Homeostasis [planned] — persistent state (SQLite). Current hormone levels with decay functions. No intelligence, just state that changes over time. The cortex reads hormone state transformed into desire descriptions — not "longing: 87" but "you want to see them." Humans don't see cortisol levels, they feel anxiety.

Event-Driven Design

Built on Rails Structured Event Reporter — a native Rails 8.1 feature for structured event emission with typed payloads, subscriber patterns, and block-scoped context tagging.

Five event types form the agent's nervous system:

Event	Purpose
`system_message`	Internal notifications
`user_message`	User input
`agent_message`	LLM response
`tool_call`	Tool invocation
`tool_response`	Tool result

Events flow through two channels:

In-process — Rails Structured Event Reporter (local subscribers like Persister)
Over the wire — Action Cable WebSocket (Event::Broadcasting callbacks push to connected TUI clients)

Events fire, subscribers react, state updates. The system prompt — soul, sisters block, tool menu, and snapshots — is assembled fresh for each LLM call. Skills, workflows, and goals flow through the message stream as phantom tool pairs instead, keeping the system prompt stable for prompt caching. The agent's identity (soul.md) is always current, never stale.

Context as Viewport, Not Tape

Most agents treat context as an append-only array — messages go in, they never come out (until compaction destroys them). Anima has no array. There are only events persisted in SQLite, and a viewport assembled fresh for every LLM call.
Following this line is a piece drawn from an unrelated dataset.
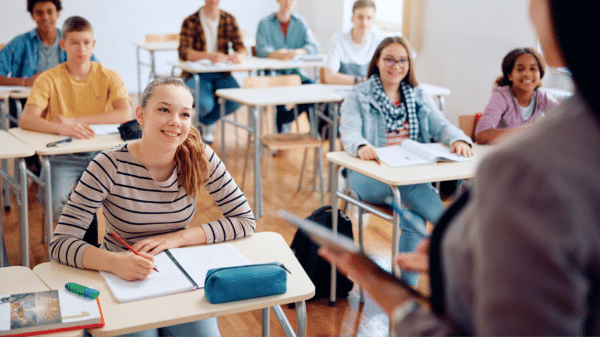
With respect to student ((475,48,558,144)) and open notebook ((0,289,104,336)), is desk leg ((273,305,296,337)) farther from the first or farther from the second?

The viewport is a live query, not a log. It walks events newest-first until the token budget is exhausted. Events that fall out of the viewport aren't deleted — they're still in the database, just not visible to the model right now. The context can shrink, grow, or change composition between any two iterations. If Melete marks a large accidental file read as irrelevant, it's gone from the next viewport — tokens recovered instantly.

This means sessions are endless. No compaction. No lossy rewriting. The model always operates in fresh, high-quality context. The dumb zone never arrives. Meanwhile, Mneme runs as a background muse — summarizing evicted events into persistent snapshots so past context is preserved, not destroyed.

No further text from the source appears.